Requirements for Tissue Formation

  • Cells must:

    • Adhere: Requires cell adhesion molecules to maintain connections.

    • Migrate: Ensure proper movement through the extracellular matrix.

    • Shape Change: Microtubules and actin facilitate elongation and contraction.

    • Undergo Apoptosis: Programmed cell death is essential for sculpting tissues (e.g., separation of digits, xylem development).

Working with Genes (Chapter 20)

Viewing and Analyzing DNA

  • Techniques:

    • Spooling, Staining: Various dyes for visibility in separation processes.

    • Gel Electrophoresis: Separates DNA based on size/charge.

Restriction Endonucleases

  • Serve bacterial defense by cutting foreign DNA at specific sequences.

  • Recognition Sites: Often palindromic, allowing for precise cuts.

Sticky Ends Formation

  • Result from uneven cuts by restriction enzymes, enabling facilitated joining of DNA fragments.

DNA Synthesis Functions

  • Important for fragment isolation, genome management, genetic fingerprinting, and cloning tasks.

DNA Ligase

  • Critical for joining DNA strands; only functions if sequences have matching sticky ends.

  • T4 DNA Ligase: Functions in the absence of complementary strands, useful in laboratory applications.

Polymerase Chain Reaction (PCR)

Steps in PCR

  1. Melting: Heating DNA to 94°C to separate strands.

  2. Annealing: Cooling to allow primers to bind around 60°C.

  3. Extension: Increasing back to 72°C for DNA synthesis by Taq polymerase.

  4. Repetition: Each cycle doubles the target DNA, enabling amplification.

Amplification Results

  • Shorter molecules increase slowly; longer ones increase exponentially, leading to targeted amplification success.

Reverse Transcriptase and Sanger Sequencing

Reverse Transcriptase Functionality

  • Converts mRNA to DNA using a poly-T primer that binds to adenines in the tail.

  • Key for retroviruses that need to integrate into host DNA.

Sanger Sequencing Process

  1. Melting DNA.

  2. Annealing: Introduces a single primer to sequence one strand.

  3. Utilization of ddNTPs: Incorporates terminators halting sequence elongation at various lengths.

  4. Electrophoresis: Fragment sizes reveal nucleotide sequences through charge differences.

Molecular Cloning Overview

  • Involves recombinant DNA creation for expression in living organisms.

  • Plasmids and various vectors facilitate the introduction and transformation of DNA.

Genetically Modified Organisms (GMOs)

Types of GMOs

  • Cisgenic: Introduce genes from the same species.

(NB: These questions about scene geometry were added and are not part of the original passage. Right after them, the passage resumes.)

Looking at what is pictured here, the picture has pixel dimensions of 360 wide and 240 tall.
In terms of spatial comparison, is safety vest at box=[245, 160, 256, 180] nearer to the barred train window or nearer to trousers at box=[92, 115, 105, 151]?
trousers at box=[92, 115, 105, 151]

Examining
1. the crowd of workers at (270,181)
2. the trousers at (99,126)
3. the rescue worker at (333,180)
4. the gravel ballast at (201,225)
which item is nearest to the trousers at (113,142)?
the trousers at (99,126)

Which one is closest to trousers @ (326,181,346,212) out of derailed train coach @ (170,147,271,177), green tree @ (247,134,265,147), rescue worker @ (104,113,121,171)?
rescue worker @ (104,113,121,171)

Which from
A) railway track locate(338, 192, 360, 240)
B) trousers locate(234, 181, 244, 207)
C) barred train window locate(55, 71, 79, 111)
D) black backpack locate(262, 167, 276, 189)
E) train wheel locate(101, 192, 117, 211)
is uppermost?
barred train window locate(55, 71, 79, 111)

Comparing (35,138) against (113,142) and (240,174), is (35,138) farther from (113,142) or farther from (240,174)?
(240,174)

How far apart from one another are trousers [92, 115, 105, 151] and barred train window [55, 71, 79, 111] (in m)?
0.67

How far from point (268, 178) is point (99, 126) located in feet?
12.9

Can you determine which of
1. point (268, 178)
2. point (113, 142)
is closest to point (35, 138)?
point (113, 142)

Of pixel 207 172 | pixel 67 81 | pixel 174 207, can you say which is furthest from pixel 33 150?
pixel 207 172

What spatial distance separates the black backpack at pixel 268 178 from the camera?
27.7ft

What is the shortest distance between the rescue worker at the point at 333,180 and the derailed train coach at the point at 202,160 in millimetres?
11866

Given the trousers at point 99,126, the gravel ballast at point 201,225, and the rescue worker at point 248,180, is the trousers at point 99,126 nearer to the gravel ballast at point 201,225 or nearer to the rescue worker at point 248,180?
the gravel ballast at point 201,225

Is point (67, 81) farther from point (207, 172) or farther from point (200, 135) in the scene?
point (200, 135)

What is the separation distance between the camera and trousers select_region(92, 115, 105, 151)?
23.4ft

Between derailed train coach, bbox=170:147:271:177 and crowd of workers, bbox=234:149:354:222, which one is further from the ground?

  • Transgenic: Transfer genes from different species to manipulate traits.

Cloning Plants and Animals

  • Techniques such as cuttings, mericlones, and somatic embryogenesis used in plants.

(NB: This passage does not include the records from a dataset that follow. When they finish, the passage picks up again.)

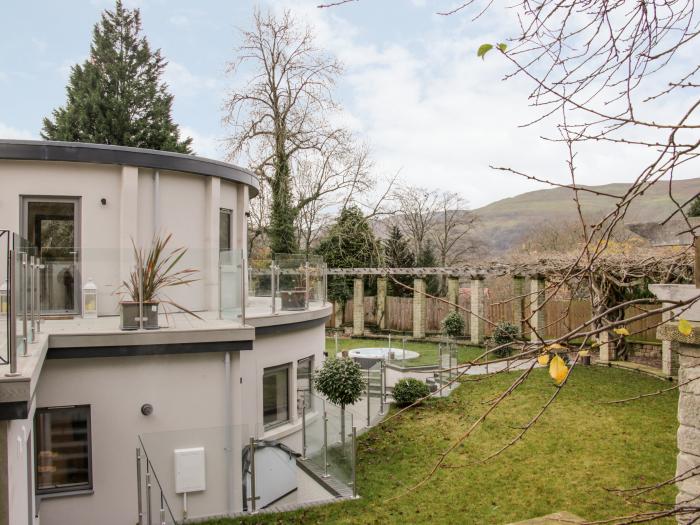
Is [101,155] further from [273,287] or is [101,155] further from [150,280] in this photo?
[273,287]

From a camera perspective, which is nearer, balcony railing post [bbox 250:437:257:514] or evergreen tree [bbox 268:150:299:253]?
balcony railing post [bbox 250:437:257:514]

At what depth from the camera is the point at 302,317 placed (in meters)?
12.0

  • Animal transformation is more complex; stable inheritance requires incorporation into germ lines.

Examples of GMOs

  • BT Corn: Contains bacteria-derived toxin for pest resistance.

  • Golden Rice: Enriched with Vitamin A through genetic modifications.

  • Malaria-resistant Mosquitoes: Aim to reduce malaria transmission.

  • Enviropig: Genetically modified to produce less phosphate in waste.

Summary Points to Know

  • Model Organisms: E. coli, Mouse, Rhesus Monkey, their advantages and limitations.

  • Molecular Techniques: Staining, Gel Electrophoresis, Restriction Enzymes, PCR, and Sanger Sequencing.

  • Genetic Engineering: Use of vectors and transformation techniques, including plasmids and artificial chromosomes.